The glass almost slipped from her hand, but she caught it. Red wine spilled into the water. She watched it spread and dilute until the dark color pinked and then disappeared. Memories of her soaking in this very tub at thirteen and slitting her wrists because she didn’t want to live anymore filtered through her mind. She squeezed her eyes shut against the images. Her father had been devastated. He had stopped the bleeding and sutured the wounds to prevent having to take her to the hospital and reporting the incident. He didn’t want her to be humiliated later.
She had hurt him so badly with that act, but she had been severely depressed after losing her mother and her sister. She had only wanted to escape the sadness. Not even her loving father had understood the depth of her pain. The only person to whom she’d ever opened up fully was Julian. The bastard.
Besides Julian and her father, Billy was the only other person who had known about that horrifically bad decision as well as
the one when she was in college when she’d taken all those pills. At least until she published that damned tell-all book. The world had learned the ugly truth about Rowan DuPont.
She wasn’t nearly as strong as she wanted people to believe.

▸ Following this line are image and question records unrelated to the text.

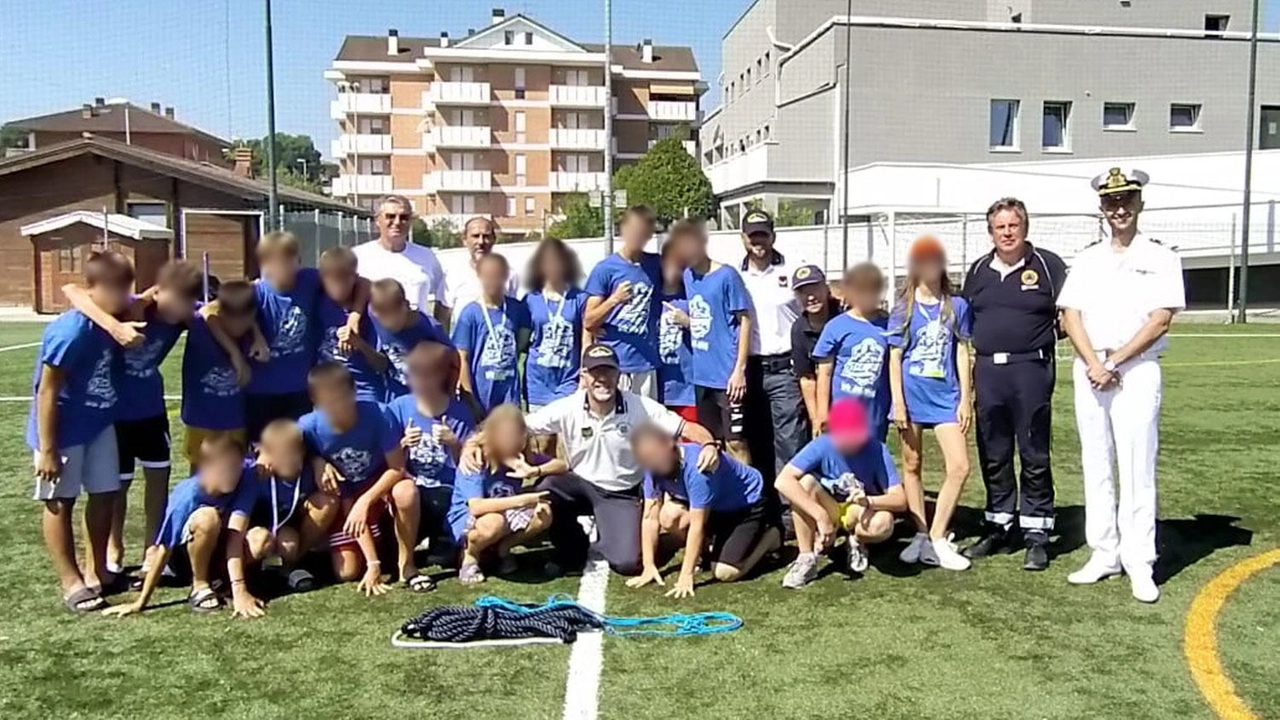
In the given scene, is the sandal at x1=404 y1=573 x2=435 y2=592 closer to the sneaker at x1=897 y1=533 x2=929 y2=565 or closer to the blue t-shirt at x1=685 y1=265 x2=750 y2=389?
the blue t-shirt at x1=685 y1=265 x2=750 y2=389

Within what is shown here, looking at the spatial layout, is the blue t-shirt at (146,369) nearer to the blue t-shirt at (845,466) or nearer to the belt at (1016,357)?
the blue t-shirt at (845,466)

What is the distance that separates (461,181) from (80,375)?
55.6 m

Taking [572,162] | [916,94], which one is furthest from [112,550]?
[572,162]

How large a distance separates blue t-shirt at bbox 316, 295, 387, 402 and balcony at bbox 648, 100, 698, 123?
59772 millimetres

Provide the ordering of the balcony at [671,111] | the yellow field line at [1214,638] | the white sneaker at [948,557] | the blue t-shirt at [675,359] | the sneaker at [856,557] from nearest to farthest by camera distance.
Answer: the yellow field line at [1214,638] < the sneaker at [856,557] < the white sneaker at [948,557] < the blue t-shirt at [675,359] < the balcony at [671,111]

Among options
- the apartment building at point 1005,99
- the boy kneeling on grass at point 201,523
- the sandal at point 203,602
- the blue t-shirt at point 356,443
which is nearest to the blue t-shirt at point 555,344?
the blue t-shirt at point 356,443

As a teenager she had been broken and withdrawn...sad, so very sad.
Rowan downed the rest of the wine and carefully placed the glass on the floor next to the tub. She stared at the scars on the insides of her wrists. Every little detail of her sad childhood she had shared with Julian, first as his patient and later as his friend. How could she not have seen what he was? How he was using her?
She pulled her knees to her chest and lay her head there. Had her father been a fool where her mother was concerned just as she had been with Julian? As painful as learning that her friend and mentor had betrayed her, she could only imagine how badly her father suffered knowing his wife—the person with whom he shared every human intimacy—had betrayed him.

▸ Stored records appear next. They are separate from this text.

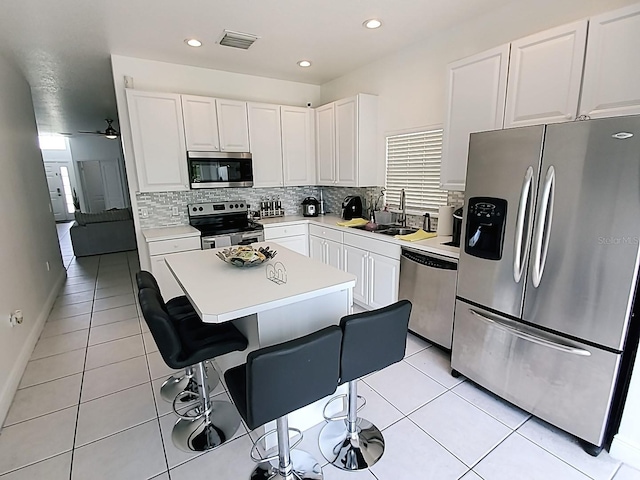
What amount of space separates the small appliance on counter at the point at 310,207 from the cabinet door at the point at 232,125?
110cm

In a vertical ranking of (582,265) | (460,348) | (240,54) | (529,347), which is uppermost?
(240,54)

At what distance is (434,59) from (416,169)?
1054 millimetres

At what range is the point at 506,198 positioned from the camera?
199 centimetres

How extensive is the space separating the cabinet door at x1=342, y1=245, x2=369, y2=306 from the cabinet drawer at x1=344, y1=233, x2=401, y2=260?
6 centimetres

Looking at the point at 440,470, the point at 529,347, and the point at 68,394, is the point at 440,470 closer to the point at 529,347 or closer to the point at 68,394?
the point at 529,347

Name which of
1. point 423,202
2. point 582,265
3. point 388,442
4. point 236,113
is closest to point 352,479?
point 388,442

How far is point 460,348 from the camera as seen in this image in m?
2.40

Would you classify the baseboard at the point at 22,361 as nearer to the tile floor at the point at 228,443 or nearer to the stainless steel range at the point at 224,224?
the tile floor at the point at 228,443

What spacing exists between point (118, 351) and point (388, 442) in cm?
246

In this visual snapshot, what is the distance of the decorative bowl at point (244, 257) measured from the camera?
2.12 m

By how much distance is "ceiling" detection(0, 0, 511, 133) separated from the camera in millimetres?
2465

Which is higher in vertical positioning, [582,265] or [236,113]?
[236,113]

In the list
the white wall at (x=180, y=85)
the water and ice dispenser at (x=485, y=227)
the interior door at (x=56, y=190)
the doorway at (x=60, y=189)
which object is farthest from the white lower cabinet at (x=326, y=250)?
the doorway at (x=60, y=189)

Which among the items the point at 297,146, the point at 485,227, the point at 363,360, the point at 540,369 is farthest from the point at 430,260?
the point at 297,146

That was assuming her father hadn’t known, hadn’t been a part of whatever the hell this bizarre past of her mother’s really was.
The room started to spin a little and she closed her eyes. She’d had too much wine. She should go to bed but the water felt so good she couldn’t move.
Her worries faded and images of her sister filtered one after the other through her mind. Raven smiled at her and swam away.
Rowan was dreaming. She recognized the dream. Whenever she dreamed of Raven, her sister always came to her in the water.
Come into the water, Rowan!
Her sister would taunt her and swim away. Her pale skin and blond hair exactly as it had been the day she died. The day her bloated body was dragged from that lake.
In the dream, Rowan swam after her, though that was impossible because she never went swimming. She hadn’t been in water beyond a shower or bath or rainstorm since she was twelve years old.
Her fear of water was unreasonable; as a psychiatrist Rowan understood this. But that knowledge did not abate the suffocating fear.